Steve Kuhn Trio / Wisteria

Steve Kuhn(P)
Steve Swallow(B)
Joey Baron(Ds)
Rec. September 2011, NY
(ECM 2257)

スティーヴ・キューンの近作では、同じくジョーイ・バロン参加の「Steve kuhn Trio w. Joe Lovano/Mostly Cotrane(09年、別頁あり)」が相当良かったので、ベースがデヴィッド・フィンクからスティーヴ・スワロウに代わっての本作にも期待している。今回は特にテーマは設けていないので、よりキューンの音世界が色濃くなっていそうな感じがするのだが、キューンとスワロウは過去にも「Steve Kuhn Trio/Three Waves(66年)」「Karin Krog/We Could Be Flying(75年)」「Steve Kuhn, Steve Swallow/Two by 2(96年?)」「Steve Kuhn & Steve Swallow/Live in Japan Vol.1(04年)」「同/Live in Japan Vol.2(04年)」等でなにかと共演していて、そこに一種の凶暴性を秘めたバロンも加わっているのだから、これまでの二人の共演盤とはまた一味違った演奏が楽しめそうだ。

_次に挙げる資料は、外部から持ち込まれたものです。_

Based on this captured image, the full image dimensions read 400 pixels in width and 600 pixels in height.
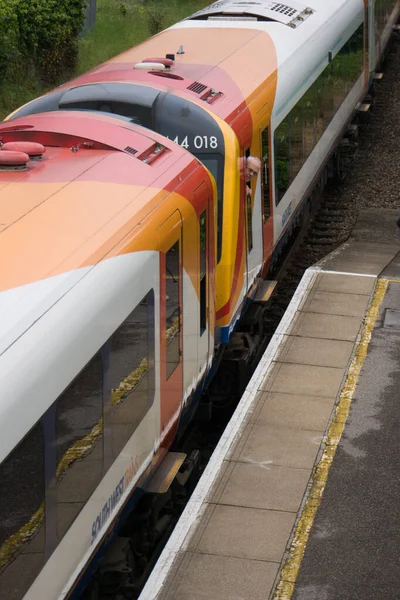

キューン曲が6曲、スワロウ曲が2曲、ドリ・カイミの「Romance」、カーラ・ブレイの「Permanent Wave」、アート・ファーマーの「Wisteria」で全11曲。
ごく当たり前の4ビートをやっている1曲目は、アドリブをP~B~Ds~P~B~Dsと2回も繰り返していることに違和感を感じる。意図的にやったことだとは思うけど、1回目のドラムソロが終わったところでテーマに戻った方がスッキリとしていいような気がするけどね。それとベースがウッドではなくエレベの関係で、演奏がなんとなく間延びして聴こえるのも気になるところ。スワロウはゲイリー・バートンやジョンスコあたりとは最高の相性を見せるのだが、本作を聴く限りにおいては、硬質なイメージが強いキューンと相性が良いとはいい難い。それはヴォサノバ・タッチの2曲目でもそのように感じるのだが、キューンの硬質さを和らげるためのスワロウとの共演であったとするとある程度は納得がいくにしても、これがウッドのフィンクだったらもっと演奏が引き締まってよかったのになあとついつい思ってしまう。そんなキューンとスワロウのコンビネーションばかりが気になってしまい、なかなか素直に演奏に入り込むことができないのだが、バロンはどうかというと、こちらもまたキューンにしてはソフトタッチな選曲が多いこともあり、ハッとさせられるような凶暴性を発揮しているのはいいとこドラムソロだけなので欲求不満に感じてしまう。いつものようなズドーンと下に沈み込むバスドラの音もカットされているしね。エンジニアのジェームス・ファーバーは、バロンのバスドラの録り方が最高に上手いはずなのに、本作では思いっきりミュートしてしまっているので、ドラミングの面白さが半減してしまっているね。やっている音楽にドラムスの音色を合わせることも大事かもしれないけれど、その人の音的な個性まで消してしまうようでは意味がないだろう。
なんて思いながら聴いていたら、6曲目にしてようやく私好みの演奏が登場。アップテンポの4ビート曲だけど、スワロウの滑らかなベースに乗っかり、キューンが疾走感のあるピアノを弾いているし、バロンもかなりアグレッシブに叩いていて、ここまで聴いてモヤモヤしていた気持ちが解消した。やっぱりキューンはこうでなくては面白くもなんともないのだが、やはり年を取るとアルバム一枚分をテンションの高い演奏で押し通すというわけにもいかなくなるのだろう。全体的にはむしろリラックス感の方がよく目立っているので、これよりだったらヴィーナスからの諸作品の方がまだマシだったと感じてしまう。特にビル・スチュワート参加の「Steve Kuhn Trio/Love Walked In(98年)」は絶品だった。